Copy out the items below word for word, starting at the line that contains "Is (338,158) farther" and continuing through the final line of the items, with both included.
☆ ☆ ☆
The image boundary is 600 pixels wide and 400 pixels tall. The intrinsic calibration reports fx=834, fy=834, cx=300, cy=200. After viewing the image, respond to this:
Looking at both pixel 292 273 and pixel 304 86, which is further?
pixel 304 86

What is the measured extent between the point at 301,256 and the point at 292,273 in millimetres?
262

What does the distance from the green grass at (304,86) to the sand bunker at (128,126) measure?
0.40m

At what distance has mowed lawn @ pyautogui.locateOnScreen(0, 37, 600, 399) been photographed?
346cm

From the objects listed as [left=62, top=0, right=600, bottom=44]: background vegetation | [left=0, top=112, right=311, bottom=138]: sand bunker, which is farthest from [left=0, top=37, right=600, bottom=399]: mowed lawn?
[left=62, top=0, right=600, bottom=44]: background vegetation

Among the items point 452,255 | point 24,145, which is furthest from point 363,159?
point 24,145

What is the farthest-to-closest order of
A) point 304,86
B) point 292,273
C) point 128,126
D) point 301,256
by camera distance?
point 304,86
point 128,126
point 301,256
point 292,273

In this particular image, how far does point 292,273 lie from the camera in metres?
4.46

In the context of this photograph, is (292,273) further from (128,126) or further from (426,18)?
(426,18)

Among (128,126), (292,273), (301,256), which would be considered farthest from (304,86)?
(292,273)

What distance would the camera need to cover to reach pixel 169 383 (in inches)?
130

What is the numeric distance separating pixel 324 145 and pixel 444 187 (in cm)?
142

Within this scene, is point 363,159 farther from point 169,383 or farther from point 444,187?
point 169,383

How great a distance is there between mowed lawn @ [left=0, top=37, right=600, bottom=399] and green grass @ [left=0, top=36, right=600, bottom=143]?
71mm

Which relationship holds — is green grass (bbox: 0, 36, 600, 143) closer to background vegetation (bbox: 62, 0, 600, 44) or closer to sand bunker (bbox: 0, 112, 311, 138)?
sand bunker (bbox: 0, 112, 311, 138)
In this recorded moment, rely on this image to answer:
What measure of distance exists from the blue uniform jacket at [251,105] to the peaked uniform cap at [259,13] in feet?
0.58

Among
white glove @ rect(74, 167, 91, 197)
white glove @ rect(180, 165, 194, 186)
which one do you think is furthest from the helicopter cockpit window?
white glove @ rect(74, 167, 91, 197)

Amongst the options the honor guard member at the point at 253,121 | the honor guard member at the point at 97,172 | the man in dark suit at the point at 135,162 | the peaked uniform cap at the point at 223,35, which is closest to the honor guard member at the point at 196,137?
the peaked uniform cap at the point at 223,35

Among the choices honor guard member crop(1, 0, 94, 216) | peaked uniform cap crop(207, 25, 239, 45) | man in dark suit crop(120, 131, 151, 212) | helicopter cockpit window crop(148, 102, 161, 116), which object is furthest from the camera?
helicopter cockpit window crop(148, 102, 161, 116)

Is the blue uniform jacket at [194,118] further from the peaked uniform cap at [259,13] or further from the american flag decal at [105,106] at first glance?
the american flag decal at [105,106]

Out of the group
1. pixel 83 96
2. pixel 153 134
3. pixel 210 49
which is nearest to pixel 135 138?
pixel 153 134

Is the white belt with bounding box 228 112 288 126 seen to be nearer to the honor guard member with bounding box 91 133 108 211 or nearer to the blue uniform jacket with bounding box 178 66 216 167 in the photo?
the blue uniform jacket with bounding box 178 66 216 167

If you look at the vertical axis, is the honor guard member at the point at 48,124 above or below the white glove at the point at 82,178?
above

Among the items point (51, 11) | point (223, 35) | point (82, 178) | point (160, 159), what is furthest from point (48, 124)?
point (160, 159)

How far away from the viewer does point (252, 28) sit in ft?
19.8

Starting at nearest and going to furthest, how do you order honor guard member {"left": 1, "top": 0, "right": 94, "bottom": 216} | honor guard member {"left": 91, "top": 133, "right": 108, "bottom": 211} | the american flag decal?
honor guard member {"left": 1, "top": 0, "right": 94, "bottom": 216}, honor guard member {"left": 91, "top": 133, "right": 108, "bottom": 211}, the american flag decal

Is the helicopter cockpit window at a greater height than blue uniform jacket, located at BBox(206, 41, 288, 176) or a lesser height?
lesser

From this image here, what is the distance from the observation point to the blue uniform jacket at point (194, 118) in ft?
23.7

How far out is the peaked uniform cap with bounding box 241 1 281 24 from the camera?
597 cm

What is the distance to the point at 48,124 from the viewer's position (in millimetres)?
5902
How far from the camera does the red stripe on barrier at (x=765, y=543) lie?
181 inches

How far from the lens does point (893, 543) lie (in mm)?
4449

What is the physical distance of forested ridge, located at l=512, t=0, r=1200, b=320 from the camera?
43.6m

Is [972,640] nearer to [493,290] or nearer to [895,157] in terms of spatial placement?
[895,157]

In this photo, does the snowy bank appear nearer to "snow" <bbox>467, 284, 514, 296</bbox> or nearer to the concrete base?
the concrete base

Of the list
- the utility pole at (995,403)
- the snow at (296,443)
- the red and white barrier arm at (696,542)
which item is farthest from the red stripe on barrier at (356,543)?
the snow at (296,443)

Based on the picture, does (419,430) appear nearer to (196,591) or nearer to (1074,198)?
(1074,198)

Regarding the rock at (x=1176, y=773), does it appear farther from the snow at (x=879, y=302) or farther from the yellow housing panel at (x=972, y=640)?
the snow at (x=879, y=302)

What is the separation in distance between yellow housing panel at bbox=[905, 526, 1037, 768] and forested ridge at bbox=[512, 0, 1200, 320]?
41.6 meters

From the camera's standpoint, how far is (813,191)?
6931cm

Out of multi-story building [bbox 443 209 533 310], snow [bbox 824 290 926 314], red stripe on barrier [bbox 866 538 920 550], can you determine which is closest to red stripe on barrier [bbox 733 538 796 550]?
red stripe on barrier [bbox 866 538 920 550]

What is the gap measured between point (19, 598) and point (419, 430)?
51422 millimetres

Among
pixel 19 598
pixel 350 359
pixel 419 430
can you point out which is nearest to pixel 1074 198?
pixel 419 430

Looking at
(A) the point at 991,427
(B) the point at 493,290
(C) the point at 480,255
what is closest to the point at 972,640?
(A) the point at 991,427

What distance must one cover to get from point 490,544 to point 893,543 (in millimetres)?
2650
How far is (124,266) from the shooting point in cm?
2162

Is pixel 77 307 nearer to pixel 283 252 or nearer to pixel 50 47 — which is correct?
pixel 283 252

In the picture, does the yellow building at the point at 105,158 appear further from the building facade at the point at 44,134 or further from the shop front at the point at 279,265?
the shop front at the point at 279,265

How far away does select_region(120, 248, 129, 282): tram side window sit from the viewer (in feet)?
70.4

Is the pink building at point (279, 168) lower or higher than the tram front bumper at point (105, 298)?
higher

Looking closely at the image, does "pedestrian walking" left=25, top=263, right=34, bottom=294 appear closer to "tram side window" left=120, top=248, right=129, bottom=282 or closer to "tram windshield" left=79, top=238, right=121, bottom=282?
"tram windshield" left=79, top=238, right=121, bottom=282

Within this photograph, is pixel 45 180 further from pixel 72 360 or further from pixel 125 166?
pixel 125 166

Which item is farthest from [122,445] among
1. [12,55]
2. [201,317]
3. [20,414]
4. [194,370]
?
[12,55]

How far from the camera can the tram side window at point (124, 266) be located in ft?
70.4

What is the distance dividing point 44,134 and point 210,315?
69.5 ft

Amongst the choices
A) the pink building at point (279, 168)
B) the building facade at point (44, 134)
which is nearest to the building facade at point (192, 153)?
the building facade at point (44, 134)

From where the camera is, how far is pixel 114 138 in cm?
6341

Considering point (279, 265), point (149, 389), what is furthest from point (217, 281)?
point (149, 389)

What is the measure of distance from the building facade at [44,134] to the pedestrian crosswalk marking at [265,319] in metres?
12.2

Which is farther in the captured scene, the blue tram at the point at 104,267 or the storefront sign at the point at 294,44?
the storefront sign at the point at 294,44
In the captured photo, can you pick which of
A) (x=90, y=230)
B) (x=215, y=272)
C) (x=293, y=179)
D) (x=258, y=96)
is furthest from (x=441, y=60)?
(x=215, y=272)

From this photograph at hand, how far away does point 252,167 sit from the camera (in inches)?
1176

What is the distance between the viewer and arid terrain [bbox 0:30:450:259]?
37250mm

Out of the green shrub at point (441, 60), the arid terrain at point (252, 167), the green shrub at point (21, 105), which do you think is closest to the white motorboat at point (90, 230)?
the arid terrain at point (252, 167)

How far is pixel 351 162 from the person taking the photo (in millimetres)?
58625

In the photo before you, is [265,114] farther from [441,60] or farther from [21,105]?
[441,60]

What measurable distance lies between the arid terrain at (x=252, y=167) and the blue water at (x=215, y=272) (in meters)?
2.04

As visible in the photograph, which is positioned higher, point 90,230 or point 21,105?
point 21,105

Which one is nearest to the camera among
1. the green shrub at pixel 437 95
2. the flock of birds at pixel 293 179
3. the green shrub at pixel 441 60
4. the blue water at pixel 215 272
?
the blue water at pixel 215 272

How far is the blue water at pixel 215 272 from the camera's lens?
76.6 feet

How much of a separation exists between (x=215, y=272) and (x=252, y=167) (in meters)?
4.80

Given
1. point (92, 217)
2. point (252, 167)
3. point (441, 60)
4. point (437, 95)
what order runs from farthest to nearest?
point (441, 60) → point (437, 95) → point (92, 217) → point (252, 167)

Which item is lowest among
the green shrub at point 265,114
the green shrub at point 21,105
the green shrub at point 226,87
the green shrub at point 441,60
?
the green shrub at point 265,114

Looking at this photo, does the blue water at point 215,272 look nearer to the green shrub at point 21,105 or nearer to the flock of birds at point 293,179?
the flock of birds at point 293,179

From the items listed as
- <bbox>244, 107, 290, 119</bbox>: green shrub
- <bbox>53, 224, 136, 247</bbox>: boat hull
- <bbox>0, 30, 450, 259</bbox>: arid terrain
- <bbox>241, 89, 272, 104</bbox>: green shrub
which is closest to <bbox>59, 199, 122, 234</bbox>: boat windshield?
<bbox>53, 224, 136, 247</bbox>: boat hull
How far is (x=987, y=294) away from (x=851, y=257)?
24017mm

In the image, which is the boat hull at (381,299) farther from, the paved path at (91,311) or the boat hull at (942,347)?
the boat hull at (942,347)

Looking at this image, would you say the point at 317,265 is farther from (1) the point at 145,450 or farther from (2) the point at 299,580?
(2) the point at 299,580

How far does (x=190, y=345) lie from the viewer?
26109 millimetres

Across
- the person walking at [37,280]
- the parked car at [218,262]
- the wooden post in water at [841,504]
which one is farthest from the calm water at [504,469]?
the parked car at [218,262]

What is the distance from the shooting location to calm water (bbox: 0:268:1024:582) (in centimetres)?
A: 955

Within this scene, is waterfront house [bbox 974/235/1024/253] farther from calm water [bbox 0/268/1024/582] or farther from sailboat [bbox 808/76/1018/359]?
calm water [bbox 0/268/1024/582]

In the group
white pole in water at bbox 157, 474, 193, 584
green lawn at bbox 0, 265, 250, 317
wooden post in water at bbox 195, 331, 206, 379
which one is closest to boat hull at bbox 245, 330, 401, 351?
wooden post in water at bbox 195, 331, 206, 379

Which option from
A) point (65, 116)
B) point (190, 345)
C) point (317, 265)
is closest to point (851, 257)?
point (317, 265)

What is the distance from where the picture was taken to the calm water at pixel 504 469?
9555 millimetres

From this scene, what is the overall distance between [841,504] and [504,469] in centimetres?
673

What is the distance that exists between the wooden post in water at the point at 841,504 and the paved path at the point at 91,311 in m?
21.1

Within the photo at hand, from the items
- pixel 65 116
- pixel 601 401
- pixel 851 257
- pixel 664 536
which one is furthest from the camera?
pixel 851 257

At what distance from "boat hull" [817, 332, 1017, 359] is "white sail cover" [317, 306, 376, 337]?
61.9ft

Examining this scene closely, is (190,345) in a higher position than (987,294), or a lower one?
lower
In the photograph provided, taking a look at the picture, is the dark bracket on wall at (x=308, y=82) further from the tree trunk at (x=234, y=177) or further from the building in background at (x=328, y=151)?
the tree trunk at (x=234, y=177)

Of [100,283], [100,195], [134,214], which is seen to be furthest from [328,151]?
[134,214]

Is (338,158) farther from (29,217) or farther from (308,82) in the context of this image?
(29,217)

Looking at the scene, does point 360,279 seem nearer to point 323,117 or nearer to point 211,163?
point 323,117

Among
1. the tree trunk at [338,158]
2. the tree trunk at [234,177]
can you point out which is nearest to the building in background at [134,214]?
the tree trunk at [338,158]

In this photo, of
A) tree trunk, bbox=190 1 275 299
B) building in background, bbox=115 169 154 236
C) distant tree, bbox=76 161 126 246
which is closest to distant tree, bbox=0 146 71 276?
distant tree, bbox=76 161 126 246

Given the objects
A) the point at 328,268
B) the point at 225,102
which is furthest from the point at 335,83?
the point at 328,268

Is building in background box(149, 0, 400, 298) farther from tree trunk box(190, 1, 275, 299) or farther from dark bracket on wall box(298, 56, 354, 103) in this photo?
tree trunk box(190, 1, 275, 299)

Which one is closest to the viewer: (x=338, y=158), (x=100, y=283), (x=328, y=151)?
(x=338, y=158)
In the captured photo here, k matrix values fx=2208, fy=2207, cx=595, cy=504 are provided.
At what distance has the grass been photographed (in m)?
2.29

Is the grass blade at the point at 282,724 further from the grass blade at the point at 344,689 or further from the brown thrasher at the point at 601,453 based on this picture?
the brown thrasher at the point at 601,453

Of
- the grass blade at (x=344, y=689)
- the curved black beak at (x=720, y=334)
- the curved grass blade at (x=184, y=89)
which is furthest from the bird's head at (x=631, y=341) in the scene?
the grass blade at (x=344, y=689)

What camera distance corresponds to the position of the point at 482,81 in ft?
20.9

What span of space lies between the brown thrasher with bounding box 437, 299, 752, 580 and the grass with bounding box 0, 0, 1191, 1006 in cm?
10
☆ ☆ ☆
Result for this exercise.
Is (338,158) farther from (29,217) or farther from (308,82) in the context of this image?
(29,217)

Looking at the scene, does point 360,279 seem nearer to point 323,117 or nearer to point 211,163?
point 323,117

Among
1. the tree trunk at [338,158]
2. the tree trunk at [234,177]
can you point out which is nearest to the building in background at [134,214]?
the tree trunk at [338,158]

In this photo, of
A) tree trunk, bbox=190 1 275 299
B) building in background, bbox=115 169 154 236
C) distant tree, bbox=76 161 126 246
which is closest to distant tree, bbox=0 146 71 276?
distant tree, bbox=76 161 126 246

Given the objects
A) the point at 328,268
B) the point at 225,102
which is furthest from the point at 335,83?
the point at 328,268

Is building in background box(149, 0, 400, 298) farther from tree trunk box(190, 1, 275, 299) or farther from dark bracket on wall box(298, 56, 354, 103) in this photo?
tree trunk box(190, 1, 275, 299)

Which one is closest to the viewer: (x=338, y=158), (x=100, y=283), (x=328, y=151)?
(x=338, y=158)
In the captured photo here, k matrix values fx=2208, fy=2207, cx=595, cy=504 are provided.
At what distance has the grass been photographed (in m)?
2.29

Is the grass blade at the point at 282,724 further from the grass blade at the point at 344,689 or further from the brown thrasher at the point at 601,453 based on this picture?
the brown thrasher at the point at 601,453

Of
- the grass blade at (x=344, y=689)
- the curved black beak at (x=720, y=334)
- the curved grass blade at (x=184, y=89)
which is furthest from the bird's head at (x=631, y=341) in the scene?
the grass blade at (x=344, y=689)

What camera distance corresponds to the position of the point at 482,81 in ft?
20.9

What span of space lies between the brown thrasher with bounding box 437, 299, 752, 580 and the grass with bounding box 0, 0, 1191, 1006 in cm?
10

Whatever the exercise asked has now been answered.